It will make you feel better,
I must say that my healing adventure has been quite a one.
I have talked to people from the past and addressed those times when I feel that they have wronged me.
I have accepted apologies
And then cried some more.
Feeling better and better after each one of those healing sessions commence.
But when you do some dangerous shit like revisiting the past …
… you give other people the chance to resurface those memories, too.
Or other ones that you both forgot were made.
Good and bad.
Good is cool.
It’s those bad ones that complicate things.
So now, here you are on your own healing journey and somebody wants to tell you that they have had to heal from some shit YOU done did.
You mean to tell me that I could have been the toxic person in someone’s life?
It could happen.
It has happened to me.
Being the older sister and cousin I never realized how much the younger ones looked up to me.
I never realized that my actions would affect their lives in ANY way, especially not a traumatic one.
Well, I don’t think anyone has ended up in therapy directly for the things that I have done or said
but I see it in their actions.
I can watch certain destructive behaviors of theirs and say to myself,
Yup! They got this dumb shit from me.
Which then translates into,
Dannnnnng, I messed up their whole life.
But that’s not it.
Tip: Stay rational. Only take responsibility where it applies.
For me, I understand that I am still learning and growing.

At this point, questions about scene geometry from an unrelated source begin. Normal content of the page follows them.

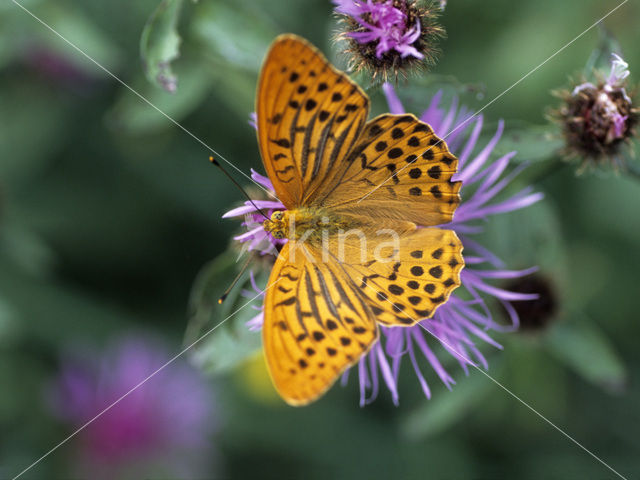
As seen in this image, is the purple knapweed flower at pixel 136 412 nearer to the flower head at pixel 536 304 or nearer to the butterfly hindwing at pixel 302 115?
the flower head at pixel 536 304

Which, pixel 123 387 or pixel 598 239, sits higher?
pixel 123 387

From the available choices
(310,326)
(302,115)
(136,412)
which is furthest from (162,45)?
(136,412)

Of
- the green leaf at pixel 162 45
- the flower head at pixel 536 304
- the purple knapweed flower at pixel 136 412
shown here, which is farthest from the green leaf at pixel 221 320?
the purple knapweed flower at pixel 136 412

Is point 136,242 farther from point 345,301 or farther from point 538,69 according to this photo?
point 538,69

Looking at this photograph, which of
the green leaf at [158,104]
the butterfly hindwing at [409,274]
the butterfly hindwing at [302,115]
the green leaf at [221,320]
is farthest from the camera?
the green leaf at [158,104]

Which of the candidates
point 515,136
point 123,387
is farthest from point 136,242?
point 515,136

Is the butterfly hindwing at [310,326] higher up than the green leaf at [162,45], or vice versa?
the green leaf at [162,45]
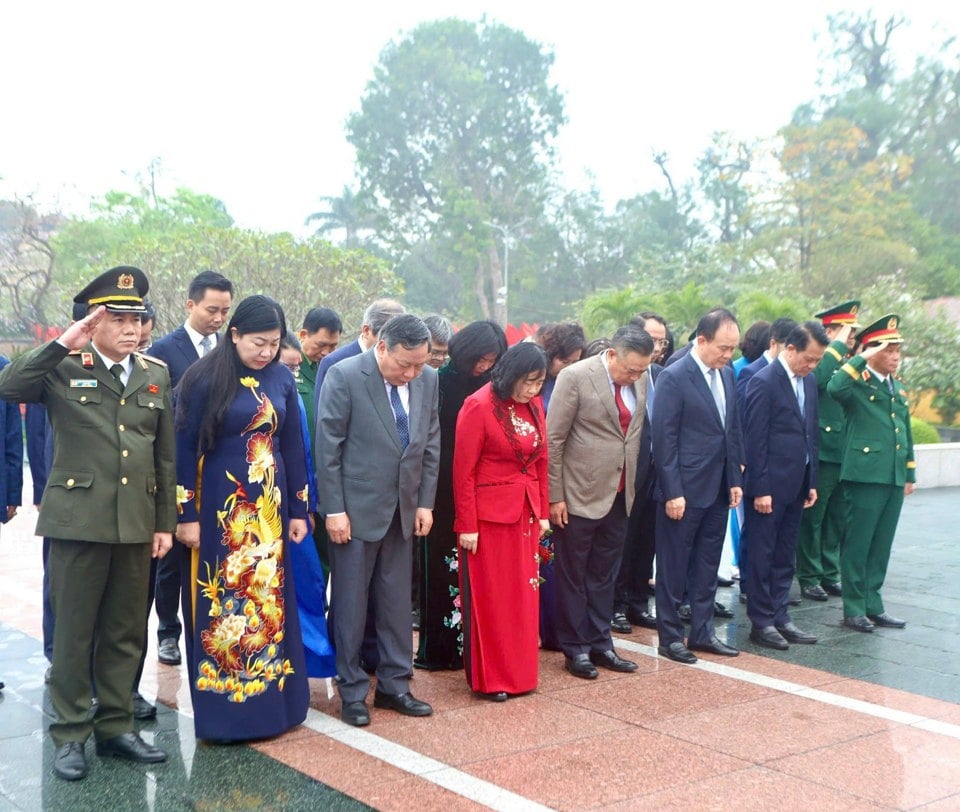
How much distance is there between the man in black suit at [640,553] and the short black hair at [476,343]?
53.1 inches

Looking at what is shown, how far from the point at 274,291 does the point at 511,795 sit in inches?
806

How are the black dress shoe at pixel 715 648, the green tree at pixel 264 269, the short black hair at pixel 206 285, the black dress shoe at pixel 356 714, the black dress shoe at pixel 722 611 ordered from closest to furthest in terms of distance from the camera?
the black dress shoe at pixel 356 714 → the short black hair at pixel 206 285 → the black dress shoe at pixel 715 648 → the black dress shoe at pixel 722 611 → the green tree at pixel 264 269

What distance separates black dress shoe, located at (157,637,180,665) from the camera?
17.7 ft

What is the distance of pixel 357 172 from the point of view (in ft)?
150

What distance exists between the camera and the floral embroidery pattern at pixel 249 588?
4.26 metres

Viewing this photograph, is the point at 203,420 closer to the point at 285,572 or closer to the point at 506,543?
the point at 285,572

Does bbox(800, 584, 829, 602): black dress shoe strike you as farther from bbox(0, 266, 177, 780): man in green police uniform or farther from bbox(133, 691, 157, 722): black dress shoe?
bbox(0, 266, 177, 780): man in green police uniform

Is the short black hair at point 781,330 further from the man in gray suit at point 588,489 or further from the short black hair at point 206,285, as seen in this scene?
the short black hair at point 206,285

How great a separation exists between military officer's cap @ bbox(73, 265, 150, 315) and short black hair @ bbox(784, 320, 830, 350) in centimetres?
364

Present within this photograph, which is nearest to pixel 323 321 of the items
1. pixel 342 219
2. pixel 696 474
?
pixel 696 474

I understand that the person that I am today does not represent the same person I was back then.
The person back then just may have been that toxic person to someone that I be trying to avoid for my own self today.
That does not feel good.
What not to do: Don’t harp on it forever.
Acknowledge it. Rectify as best possible.
To show and prove how apologetic I am today, I have become more aware of the interactions that I have with those around me.
I now understand that things DO come back around and have experienced the healing powers of love.
I have made a conscious decision to operate from this place of love as a standard.
Since I love you, there are certain things I just won’t do.
And when I say I love you, I mean it.